#### Set task:
Output all of the data below exactly as given.

━━ Stored data

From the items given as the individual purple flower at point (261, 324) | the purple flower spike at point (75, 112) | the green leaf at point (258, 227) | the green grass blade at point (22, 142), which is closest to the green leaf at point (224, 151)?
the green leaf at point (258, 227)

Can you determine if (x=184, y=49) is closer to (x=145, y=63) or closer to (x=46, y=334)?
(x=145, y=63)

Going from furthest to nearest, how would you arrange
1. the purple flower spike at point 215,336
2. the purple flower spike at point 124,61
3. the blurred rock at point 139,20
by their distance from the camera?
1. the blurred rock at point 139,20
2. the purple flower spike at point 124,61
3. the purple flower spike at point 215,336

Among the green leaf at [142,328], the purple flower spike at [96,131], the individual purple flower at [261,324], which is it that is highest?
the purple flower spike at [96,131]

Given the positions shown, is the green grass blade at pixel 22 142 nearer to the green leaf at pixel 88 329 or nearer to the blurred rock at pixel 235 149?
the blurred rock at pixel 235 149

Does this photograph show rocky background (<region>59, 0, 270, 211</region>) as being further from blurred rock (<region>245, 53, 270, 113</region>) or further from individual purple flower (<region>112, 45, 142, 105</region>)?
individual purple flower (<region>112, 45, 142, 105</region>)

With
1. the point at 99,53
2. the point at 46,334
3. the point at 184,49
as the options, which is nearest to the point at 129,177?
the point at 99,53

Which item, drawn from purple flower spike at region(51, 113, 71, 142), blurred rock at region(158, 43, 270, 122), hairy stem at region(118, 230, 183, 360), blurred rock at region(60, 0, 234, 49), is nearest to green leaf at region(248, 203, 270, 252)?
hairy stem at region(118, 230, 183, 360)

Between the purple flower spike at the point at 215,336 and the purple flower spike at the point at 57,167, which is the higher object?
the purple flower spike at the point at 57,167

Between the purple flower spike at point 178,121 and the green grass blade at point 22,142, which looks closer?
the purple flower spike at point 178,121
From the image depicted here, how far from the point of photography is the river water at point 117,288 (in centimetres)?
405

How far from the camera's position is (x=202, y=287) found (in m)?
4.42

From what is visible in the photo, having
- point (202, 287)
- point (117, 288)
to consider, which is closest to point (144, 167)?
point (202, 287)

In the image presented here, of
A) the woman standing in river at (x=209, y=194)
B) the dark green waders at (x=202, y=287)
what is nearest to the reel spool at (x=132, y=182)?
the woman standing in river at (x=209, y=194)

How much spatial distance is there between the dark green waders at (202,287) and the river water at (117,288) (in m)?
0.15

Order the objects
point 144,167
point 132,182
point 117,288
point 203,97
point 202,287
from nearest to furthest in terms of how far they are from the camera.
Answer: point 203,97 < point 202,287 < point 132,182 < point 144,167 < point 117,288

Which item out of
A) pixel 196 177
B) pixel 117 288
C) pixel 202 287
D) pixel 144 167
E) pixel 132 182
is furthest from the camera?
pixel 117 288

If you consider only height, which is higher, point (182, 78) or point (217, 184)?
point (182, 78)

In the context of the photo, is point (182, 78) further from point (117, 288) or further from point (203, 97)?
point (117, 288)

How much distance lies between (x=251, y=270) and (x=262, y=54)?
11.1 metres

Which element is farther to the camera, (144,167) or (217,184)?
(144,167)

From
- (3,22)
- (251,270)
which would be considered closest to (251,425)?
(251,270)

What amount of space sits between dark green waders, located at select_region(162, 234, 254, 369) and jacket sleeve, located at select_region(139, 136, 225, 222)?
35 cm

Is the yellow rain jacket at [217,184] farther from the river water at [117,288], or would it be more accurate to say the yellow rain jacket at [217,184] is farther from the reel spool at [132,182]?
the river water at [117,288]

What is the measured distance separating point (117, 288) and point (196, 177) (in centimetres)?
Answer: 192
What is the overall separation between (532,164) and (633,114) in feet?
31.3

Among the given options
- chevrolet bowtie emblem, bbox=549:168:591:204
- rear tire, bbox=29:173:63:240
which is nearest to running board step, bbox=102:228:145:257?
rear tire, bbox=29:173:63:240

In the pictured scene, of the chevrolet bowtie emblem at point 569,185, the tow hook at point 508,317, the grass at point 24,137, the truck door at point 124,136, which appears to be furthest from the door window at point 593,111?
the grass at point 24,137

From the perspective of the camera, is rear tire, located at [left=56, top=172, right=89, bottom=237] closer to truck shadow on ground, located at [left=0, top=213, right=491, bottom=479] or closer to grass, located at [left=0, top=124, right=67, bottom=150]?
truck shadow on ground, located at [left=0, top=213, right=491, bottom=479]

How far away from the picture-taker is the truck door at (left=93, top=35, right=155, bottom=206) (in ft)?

━━━━

#### Solution for this task:
From the items given as the individual purple flower at point (261, 324) | the purple flower spike at point (75, 112) | the green leaf at point (258, 227) | the green grass blade at point (22, 142), which is closest to the green leaf at point (224, 151)?
the green leaf at point (258, 227)

Can you determine if (x=184, y=49) is closer to (x=145, y=63) or closer to (x=46, y=334)?
(x=145, y=63)

Going from furthest to nearest, how would you arrange
1. the purple flower spike at point 215,336
2. the purple flower spike at point 124,61
3. the blurred rock at point 139,20
by their distance from the camera?
1. the blurred rock at point 139,20
2. the purple flower spike at point 124,61
3. the purple flower spike at point 215,336

Among the green leaf at [142,328], the purple flower spike at [96,131], the individual purple flower at [261,324], which is it that is highest?
the purple flower spike at [96,131]

Given the positions shown, is the green grass blade at pixel 22 142 nearer to the green leaf at pixel 88 329 or nearer to the blurred rock at pixel 235 149?
the blurred rock at pixel 235 149

Does this photograph show rocky background (<region>59, 0, 270, 211</region>) as being further from blurred rock (<region>245, 53, 270, 113</region>) or further from individual purple flower (<region>112, 45, 142, 105</region>)?
individual purple flower (<region>112, 45, 142, 105</region>)

With
1. the point at 99,53
2. the point at 46,334
3. the point at 184,49
as the options, which is nearest to the point at 129,177?
the point at 99,53

Which item, drawn from purple flower spike at region(51, 113, 71, 142), blurred rock at region(158, 43, 270, 122), hairy stem at region(118, 230, 183, 360), blurred rock at region(60, 0, 234, 49), is nearest to green leaf at region(248, 203, 270, 252)?
hairy stem at region(118, 230, 183, 360)

Between the purple flower spike at the point at 215,336 and the purple flower spike at the point at 57,167, which is the higher object?
the purple flower spike at the point at 57,167

Between the purple flower spike at point 178,121 and the green grass blade at point 22,142, which looks closer?
the purple flower spike at point 178,121
From the image depicted here, how far from the point of photography is the river water at point 117,288 (in centimetres)?
405

How far from the camera's position is (x=202, y=287) found (in m)?
4.42

From what is visible in the photo, having
- point (202, 287)
- point (117, 288)
to consider, which is closest to point (144, 167)?
point (202, 287)

In the image presented here, of
A) the woman standing in river at (x=209, y=194)
B) the dark green waders at (x=202, y=287)
what is nearest to the reel spool at (x=132, y=182)?
the woman standing in river at (x=209, y=194)

How much spatial distance is there between the dark green waders at (202,287) and the river water at (117,288) (in m)?
0.15

Order the objects
point 144,167
point 132,182
point 117,288
point 203,97
point 202,287
from nearest to furthest in terms of how far they are from the camera.
Answer: point 203,97 < point 202,287 < point 132,182 < point 144,167 < point 117,288

Which item out of
A) pixel 196 177
B) pixel 117 288
C) pixel 202 287
D) pixel 144 167
E) pixel 132 182
is furthest from the camera?
pixel 117 288

If you consider only height, which is higher, point (182, 78) or point (217, 184)?
point (182, 78)

In the context of the photo, is point (182, 78) further from point (117, 288) or further from point (203, 97)?
point (117, 288)

How much distance lies between (x=251, y=270) and (x=262, y=54)?
11.1 metres

Which element is farther to the camera, (144,167) or (217,184)?
(144,167)

From
- (3,22)
- (251,270)
which would be considered closest to (251,425)?
(251,270)

What amount of space sits between dark green waders, located at select_region(162, 234, 254, 369) and jacket sleeve, located at select_region(139, 136, 225, 222)?
35 cm

Is the yellow rain jacket at [217,184] farther from the river water at [117,288], or would it be more accurate to say the yellow rain jacket at [217,184] is farther from the reel spool at [132,182]?
the river water at [117,288]

What is the measured distance separating point (117, 288) and point (196, 177) (in centimetres)?
Answer: 192
What is the overall separation between (532,164) and (633,114) in feet?
31.3

Among the given options
- chevrolet bowtie emblem, bbox=549:168:591:204
- rear tire, bbox=29:173:63:240
which is nearest to running board step, bbox=102:228:145:257?
rear tire, bbox=29:173:63:240

In the pictured scene, of the chevrolet bowtie emblem at point 569,185, the tow hook at point 508,317, the grass at point 24,137, the truck door at point 124,136, which appears to be furthest from the door window at point 593,111?
the grass at point 24,137

From the perspective of the camera, is rear tire, located at [left=56, top=172, right=89, bottom=237] closer to truck shadow on ground, located at [left=0, top=213, right=491, bottom=479] or closer to grass, located at [left=0, top=124, right=67, bottom=150]?
truck shadow on ground, located at [left=0, top=213, right=491, bottom=479]

How far away from the picture-taker is the truck door at (left=93, top=35, right=155, bottom=206) (in ft)?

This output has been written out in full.